Sonic Cinema

Sounds, Visions and Insights by Brian Skutle

Psychic Murder (Short)

Grade : A- Year : 2017 Director : Brandon Block Running Time : 10min Genre : ,
Movie review score
A-

One of the great things about short films is that, sometimes, all you’re watching is a single scene, but within that scene, a complete story unfolds. That’s exactly what we get in Brandon Block’s “Psychic Murder.” Here, we start with a stand-up comic (Billy, played by Will Bernish) in the middle of an open mic routine. He’s failing pretty hard until he starts to get personal about a birth defect…his hands, which are overgrown and only have two fingers to go with a thumb. He starts getting laughs, ending the set on a good note. He grabs the attention of an agent there, Mickey Goldsmith (Timothy J. Cox), who thinks he can offer Billy a deal he can’t refuse. He tells Billy the story of a comic he once represented who crossed him. Mickey started to take revenge in small little ways, first not booking him for roles, and then bad roles, before finally just ruining his reputation.
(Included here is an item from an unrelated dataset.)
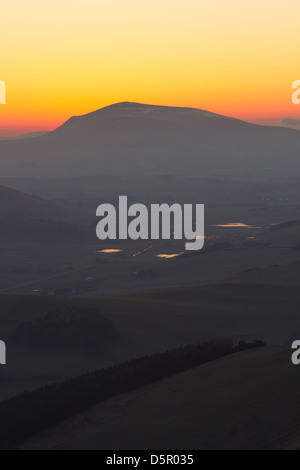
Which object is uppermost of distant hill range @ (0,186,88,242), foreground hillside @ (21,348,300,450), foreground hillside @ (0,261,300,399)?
distant hill range @ (0,186,88,242)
It sounds like the type of thing Billy would just assume not have happen to him, but maybe it’d be worth the risk if Mickey can find him success. The title refers to Mickey’s tactics he tells Billy about, but one can also look at it as what Billy is going through in the first part of his routine before he realizes, you know what, I’ve got to address the elephant in the room. This film is about a central choice- will Billy take Mickey’s offer- but also about the choice he makes to roll with joking about a personal part of him, and allow himself to be the butt of the joke in an uncomfortable way. Accepting his deformity as a way to move him forward, rather than holding himself back. I had my own birth defect that I allowed people to mock and was self-conscious about for a while, but I eventually accepted it as a part of me, and didn’t let it hold me back in terms of my outlook on myself. Life got better after that happened, the same looks to be possible for Billy, as well. The question he needs to answer is whether the worst that Mickey could do to him is worth risking for all the help he could offer. “Psychic Murder,” indeed.